For example, if we wanted to reveal instruction sequence d0 . . . dn, we could do so by making intermediate hash h1 public. Then, anyone would be able to reconstruct the root hash from these two pieces of data and be sure that d0 . . . dn is, in fact, the last sequence of instructions executed in the program with hash hp.
To compute program hash, we employ several rules and procedures:
- Rules for constructing hashes of control blocks from hashes of their contents.
- Procedure hash_ops for computing a hash of a sequence of instructions.
- Procedure hash_acc for merging hashes of control blocks with 128-bit values.
- Procedure hash_seq for hashing of sequences of program blocks into 128-bit values.
All of these are described below.
Hashes of control blocks are defined as tuples of two 128-bit elements (v0, v1). These tuples are constructed as follows:
For group blocks, it is just a hash of body
blocks contained within the group:
- v0 = hash_seq(blocks)
- v1 = 0
For switch blocks, it is hashes of both branches:
- v0 = hash_seq(true_branch)
- v1 = hash_seq(false_branch)
For loop blocks, it is a hash of the loop's body
and the skip
block:
- v0 = hash_seq(body, skip)
- v1 = hash_seq(skip)
For loop blocks we also define a value called loop image which is equal to hash_seq(body). This value binds each iteration of the loop to a specific hash (see here).
The purpose of hash_ops procedure is to hash a sequence of instructions. The procedure takes a state of four 128-bit elements as an input, merges each instruction into the state, and returns the updated state as the output.

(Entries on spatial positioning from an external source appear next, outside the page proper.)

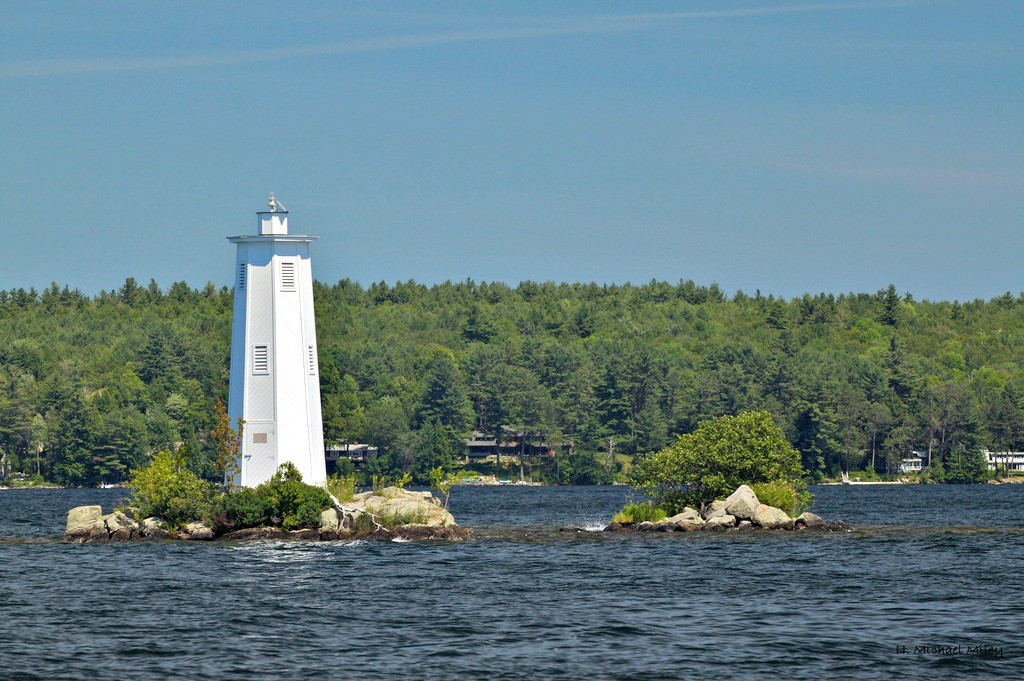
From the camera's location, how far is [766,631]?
3634cm

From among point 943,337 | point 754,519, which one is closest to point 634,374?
point 943,337

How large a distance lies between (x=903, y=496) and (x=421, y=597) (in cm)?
7307

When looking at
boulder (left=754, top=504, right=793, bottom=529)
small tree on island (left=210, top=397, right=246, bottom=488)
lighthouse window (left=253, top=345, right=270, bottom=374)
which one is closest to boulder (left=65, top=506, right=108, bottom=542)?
small tree on island (left=210, top=397, right=246, bottom=488)

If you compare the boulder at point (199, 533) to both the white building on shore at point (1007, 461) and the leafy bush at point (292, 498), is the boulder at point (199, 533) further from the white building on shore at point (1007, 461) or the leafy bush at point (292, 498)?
the white building on shore at point (1007, 461)

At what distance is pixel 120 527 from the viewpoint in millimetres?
57719

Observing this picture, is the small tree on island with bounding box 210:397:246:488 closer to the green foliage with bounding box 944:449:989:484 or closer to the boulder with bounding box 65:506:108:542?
the boulder with bounding box 65:506:108:542

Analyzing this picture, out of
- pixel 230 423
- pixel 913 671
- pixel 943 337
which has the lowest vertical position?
pixel 913 671

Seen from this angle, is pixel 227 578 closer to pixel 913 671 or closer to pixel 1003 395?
pixel 913 671

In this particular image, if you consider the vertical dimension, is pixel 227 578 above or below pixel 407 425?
below

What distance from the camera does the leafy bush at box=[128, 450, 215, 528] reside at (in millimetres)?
56938

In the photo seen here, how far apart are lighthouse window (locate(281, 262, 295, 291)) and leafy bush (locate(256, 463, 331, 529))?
6.08 meters

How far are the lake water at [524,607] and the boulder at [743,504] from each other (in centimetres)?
223

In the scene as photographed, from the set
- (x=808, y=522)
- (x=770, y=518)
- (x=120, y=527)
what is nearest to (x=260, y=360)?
(x=120, y=527)

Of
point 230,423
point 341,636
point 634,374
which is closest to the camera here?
point 341,636
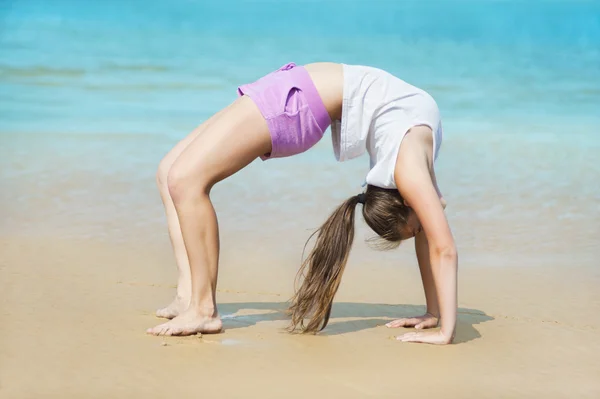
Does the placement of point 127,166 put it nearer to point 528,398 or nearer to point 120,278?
point 120,278

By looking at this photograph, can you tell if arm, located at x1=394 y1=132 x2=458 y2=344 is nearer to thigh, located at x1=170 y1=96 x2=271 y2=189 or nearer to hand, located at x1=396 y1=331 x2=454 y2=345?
hand, located at x1=396 y1=331 x2=454 y2=345

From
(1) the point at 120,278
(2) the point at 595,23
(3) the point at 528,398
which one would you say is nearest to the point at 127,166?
(1) the point at 120,278

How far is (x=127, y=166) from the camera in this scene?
8.21 m

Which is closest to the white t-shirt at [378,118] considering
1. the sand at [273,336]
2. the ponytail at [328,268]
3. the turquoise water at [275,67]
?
the ponytail at [328,268]

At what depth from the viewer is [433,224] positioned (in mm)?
3928

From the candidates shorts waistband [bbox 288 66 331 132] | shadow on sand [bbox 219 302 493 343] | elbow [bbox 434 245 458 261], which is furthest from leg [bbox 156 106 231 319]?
elbow [bbox 434 245 458 261]

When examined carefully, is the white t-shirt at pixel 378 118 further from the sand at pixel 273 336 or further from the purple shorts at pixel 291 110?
the sand at pixel 273 336

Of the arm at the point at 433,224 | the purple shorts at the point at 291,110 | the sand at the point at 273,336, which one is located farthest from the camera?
the purple shorts at the point at 291,110

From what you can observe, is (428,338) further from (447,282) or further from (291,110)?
(291,110)

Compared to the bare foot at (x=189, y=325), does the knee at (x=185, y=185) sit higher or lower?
higher

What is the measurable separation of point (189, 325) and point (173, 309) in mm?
381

The pseudo-code for this procedure looks like so:
with inputs: state[], instructions[]:
for each instruction in instructions do:
state = add_round_constants(state);
state = apply_sbox(state);
state = apply_mds(state);
state[0] = state[0] + instruction.op_code;
state[1] = state[1] + instruction.op_value;
state = add_round_constants(state);
state = apply_inverse_sbox(state);
state = apply_mds(state);
return state;
where:
state
is an array of four 128-bit elements.instructions
is a vector of instruction tuples.
The body of the above loop is similar to the round of Rescue hash function. But there are significant differences. Specifically, injecting values in the middle of every round invalidates security proof of sponge construction. Thus, it is possible that this approach is insecure, and will need to be modified in the future.
The purpose of hash_acc procedure is to merge hash of a control block, which is a tuple of two 128-bit values, with a single 128-bit value. The output of the hash_acc procedure an array of four 128-bit elements.
Denoting (v0, v1) to be the hash of the control block, and h to be the 128-bit value, high-level pseudo-code for hash_acc procedure looks like so:
with inputs: h, v0, v1:
let state = [h, v0, v1, 0];
for 14 rounds do:
state = add_round_constants(state);
state = apply_sbox(state);
state = apply_mds(state);
state = add_round_constants(state);
state = apply_inverse_sbox(state);
state = apply_mds(state);
return state;
The above is a modified version of Rescue hash function. This modification adds half-rounds to the beginning and to the end of the standard Rescue hash function to make the arithmetization of the function fully foldable. This should not impact security properties of the function, but it is worth noting that it has not been studied to the same extent as the standard Rescue hash function.
The purpose of hash_seq procedure is to hash a sequence of program blocks into a single 128-bit value. The procedure works as follows:
- First, we initialize a
state
of four 128-bit elements to0
's. - Then, we consume blocks from the sequence one by one, hash them, and merge their hashes into the
state
. Hashing and merging is performed as follows: - Finally, we return the first element of the state as the hash value of the sequence.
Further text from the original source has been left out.